Improving Adversarial Transferability via Neuron Attribution-Based Attacks (2204.00008v1)

Abstract: Deep neural networks (DNNs) are known to be vulnerable to adversarial examples. It is thus imperative to devise effective attack algorithms to identify the deficiencies of DNNs beforehand in security-sensitive applications. To efficiently tackle the black-box setting where the target model's particulars are unknown, feature-level transfer-based attacks propose to contaminate the intermediate feature outputs of local models, and then directly employ the crafted adversarial samples to attack the target model. Due to the transferability of features, feature-level attacks have shown promise in synthesizing more transferable adversarial samples. However, existing feature-level attacks generally employ inaccurate neuron importance estimations, which deteriorates their transferability. To overcome such pitfalls, in this paper, we propose the Neuron Attribution-based Attack (NAA), which conducts feature-level attacks with more accurate neuron importance estimations. Specifically, we first completely attribute a model's output to each neuron in a middle layer. We then derive an approximation scheme of neuron attribution to tremendously reduce the computation overhead. Finally, we weight neurons based on their attribution results and launch feature-level attacks.
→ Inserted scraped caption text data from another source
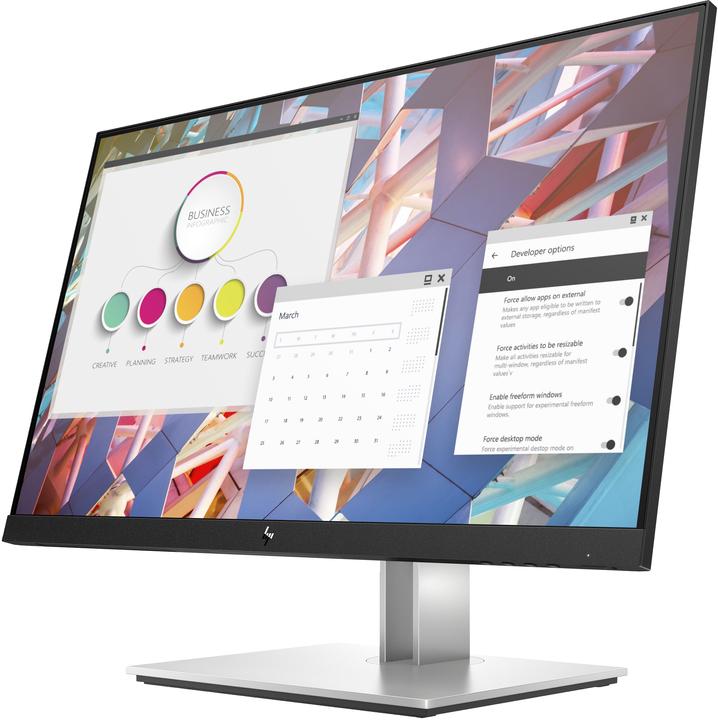 Image du produit HP E24 G4 (1920 x 1080 pixels, 23.80")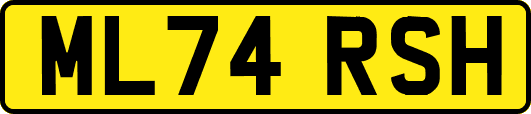 ML74RSH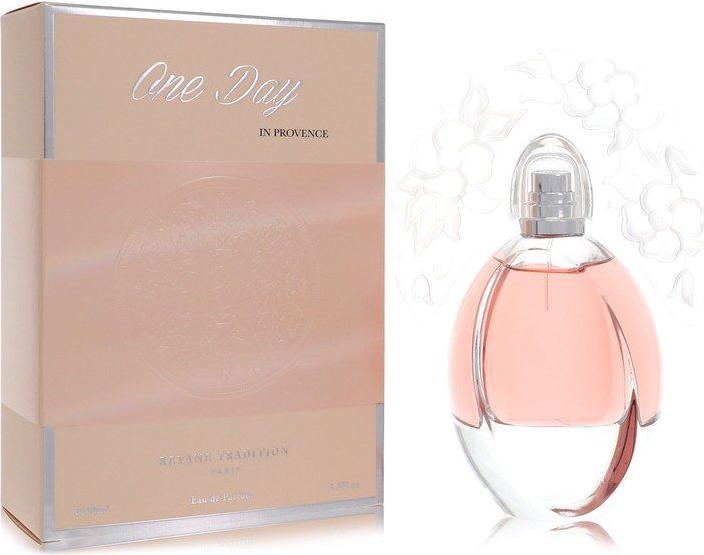 Reyane Tradition One Day in Provence by Eau de Parfum Spray 100 ml (Eau de Parfum, 100 ml)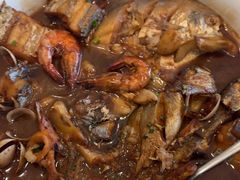 -沪华海鲜大酒楼(南汇店)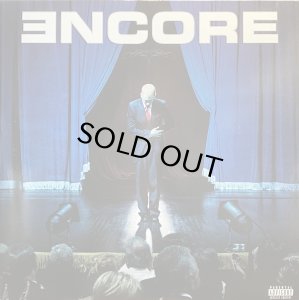 画像1: EMINEM/ENCORE (1)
Extensive experiments confirm the superiority of our approach to the state-of-the-art benchmarks.

• The paper introduces Neuron Attribution-Based Attacks (NAA), a novel method that uses neuron attribution to estimate neuron importance more accurately, enhancing the transferability of adversarial examples.
• NAA demonstrates superior performance against existing state-of-the-art feature-level attacks, achieving higher attack success rates on both undefended and defended models in empirical experiments.
• This research provides a new perspective for evaluating DNN vulnerabilities and potentially aids in model interpretability, offering a transferable attack applicable in black-box settings.

Overview of Improving Adversarial Transferability via Neuron Attribution-Based Attacks

This paper introduces a novel method for increasing the transferability of adversarial attacks on deep neural networks (DNNs) by leveraging neuron attribution. The proposed Neuron Attribution-Based Attack (NAA) focuses on crafting adversarial examples that can more effectively transfer across different models, particularly in black-box settings where model parameters and architectures are not accessible.
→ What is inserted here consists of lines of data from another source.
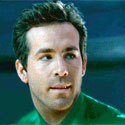 ryan reynolds as green lantern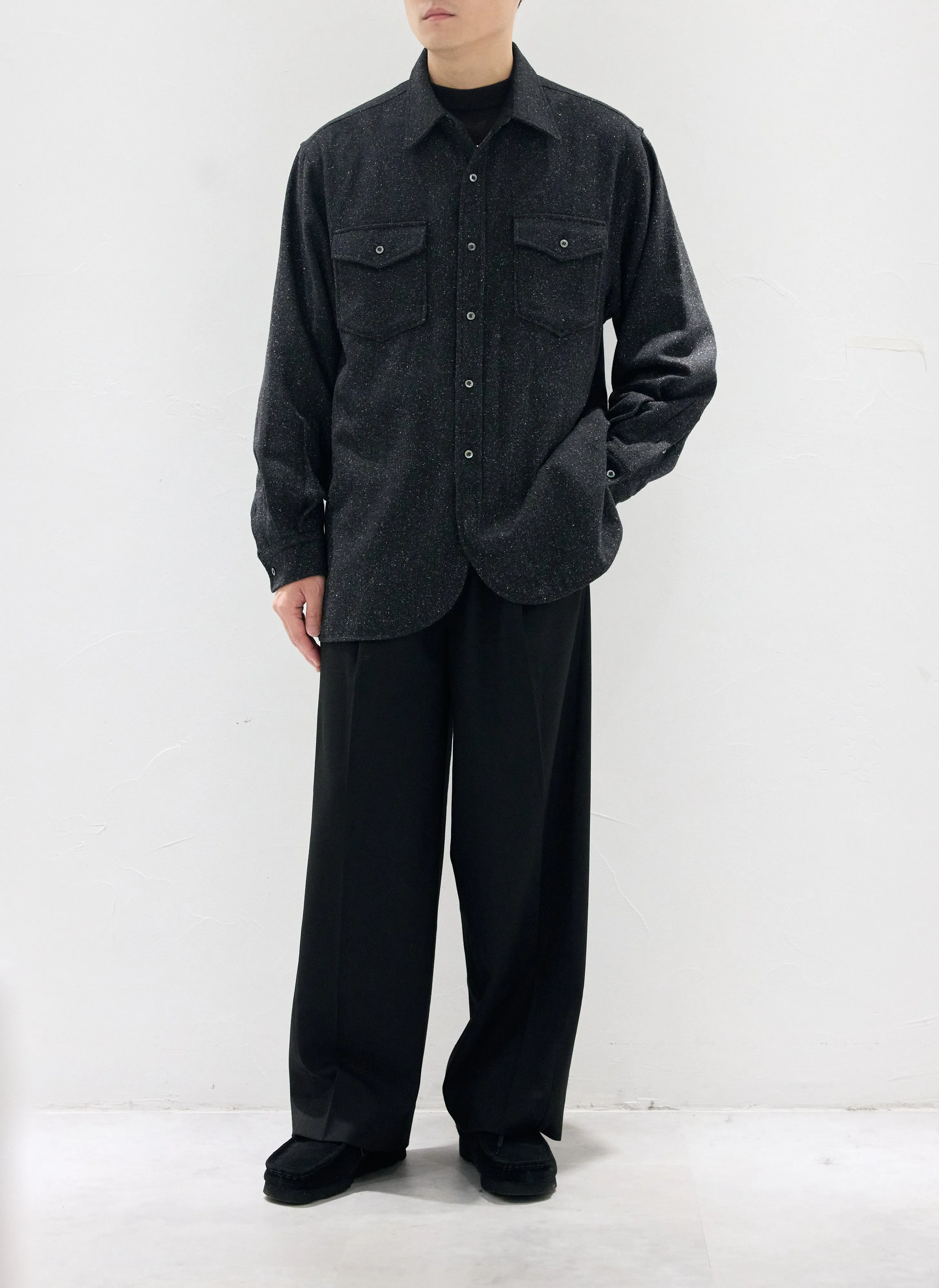 CPO Shirt sold by INITIAL Fashion product image thumbnail 5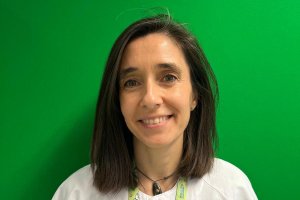 María del Mar Onteniente es coordinadora de Ensayos Clínicos de Dermatología del 12 de Octubre.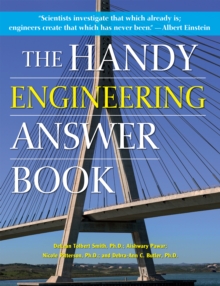 The Handy Engineering Answer Book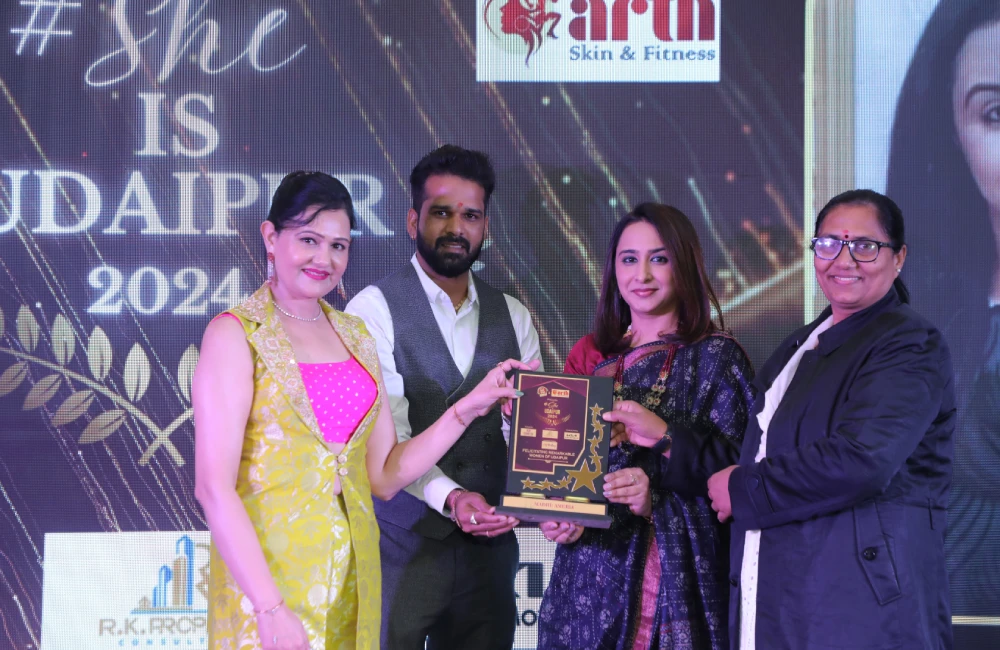 My FM She is Udaipur- 2024 (2)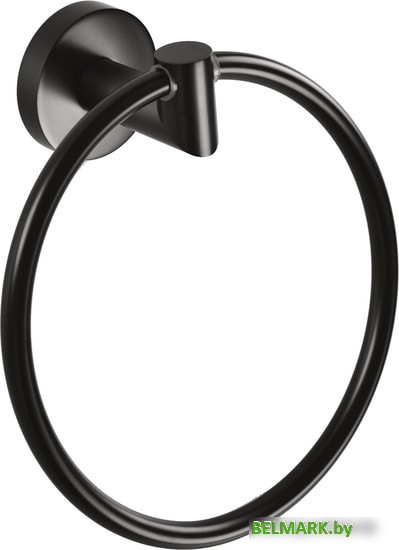 Держатель для полотенца Bemeta Dark 104204060 - фото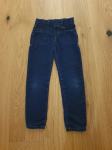 Hlače jeans 128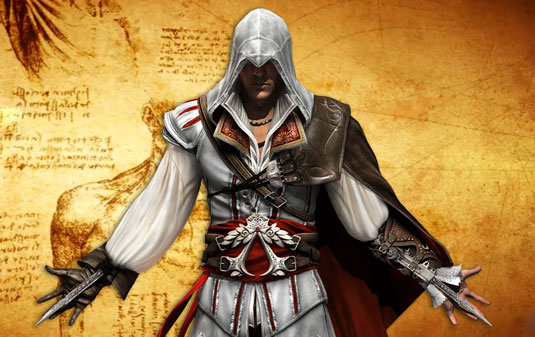 Justin Kurzel en camino a dirigir la adaptación de Assassin's Creed 1 Assassin's Creed 2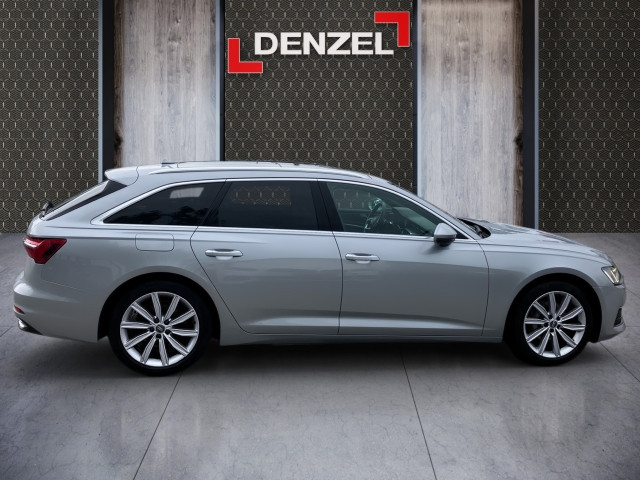 Bild 4: Audi A6 Avant 45 TDI quattro design tiptronic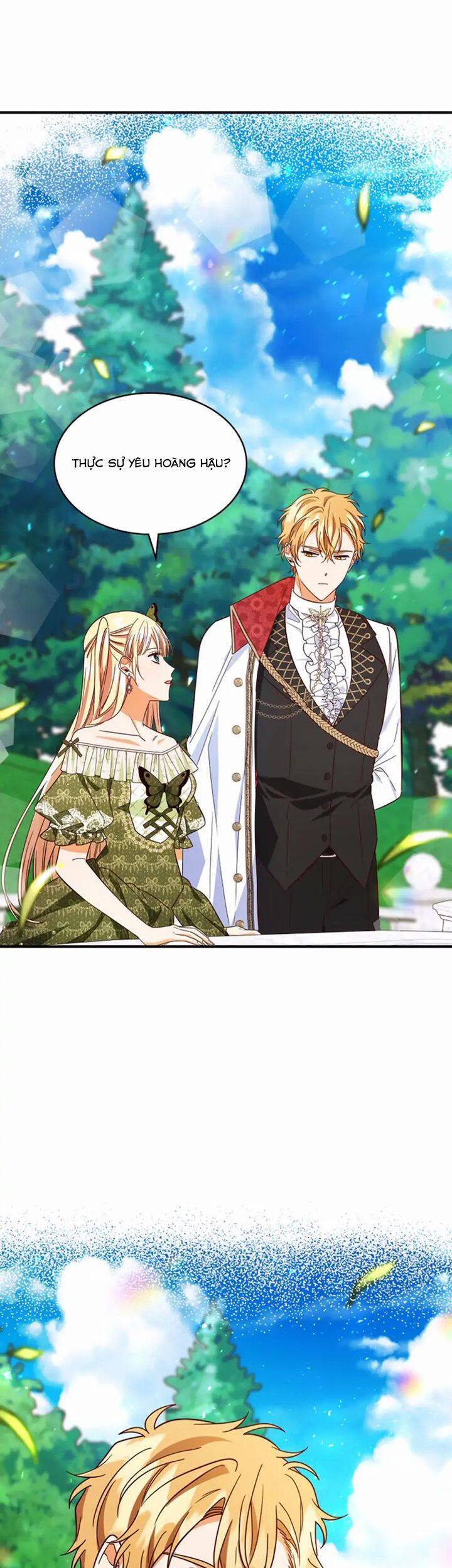Lòng Trung Thành Với Kẻ Ác Chapter 39 - 14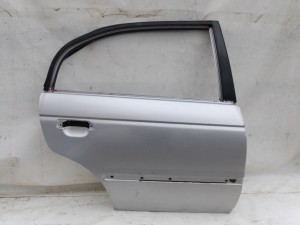 DRZWI PRAWE TYŁ TYLNE HONDA ACCORD VI 6 37 F-VAT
DNNs have been recognized for their vulnerability to adversarial examples, which are inputs modified to cause incorrect outputs without being perceptible to human observers. Enhancing the ability to transfer these adversarial examples between different DNN architectures—without requiring queries—is of crucial importance in real-world applications. To address the shortcomings of previous feature-level attacks, which suffer from inadequate neuron importance estimations, the paper proposes estimating neuron importance more precisely using neuron attribution techniques.

Key Contributions

1. Neuron Attribution Method: The paper employs neuron attribution methods originally intended for understanding model decisions to estimate neuron importance. By fully attributing a model's output to each neuron, more accurate estimations are achieved, which are both scalable and computationally efficient through a proposed approximation scheme.
2. Feature-Level Attack: Utilizing enhanced neuron importance estimation, the NAA method weights neurons based on their attribution results, hence attacking feature-level outputs with refined strategies, enhancing the transferability of generated adversarial examples.
3. Empirical Validation: Extensive experiments demonstrate that NAA outperforms existing state-of-the-art feature-level attacks in terms of transferability on both undefended and defended models. Notably, NAA demonstrates substantial improvements in attack success rates against adversarially trained models and models with advanced defense mechanisms.

Experimental Results

The experimental results highlight NAA's superiority, achieving high attack success rates against multiple models. Particularly, NAA surpasses other feature-level attacks such as NRDM, FDA, and FIA in both white-box and black-box settings. When integrated with input transformation techniques like DIM and PIM, NAA-PD further amplifies the transferability, showing enhanced robustness against recent adversarial defenses.

Implications and Future Directions

This research provides a compelling method for understanding and exploiting the inner workings of DNNs via neuron attribution, a perspective that may lead to more transparent and efficient ways to assess model vulnerabilities. Practically, it strengthens DNN robustness evaluation processes by offering a transferable attack model applicable in scenarios with limited model access.

Theoretically, the framework suggests that neuron attribution can serve as a basis for various tasks beyond adversarial attacks, potentially aiding in model interpretability and debugging. Future work might explore deeper integration with model defense strategies, adjusting neuron attribution techniques under adversarial settings to aid defensive measures.

In summary, this paper contributes a significant advancement in adversarial machine learning, enhancing the understanding and exploitation of neural architecture to craft highly transferable adversarial examples, marking a step forward in the continual arms race of AI adversarial research.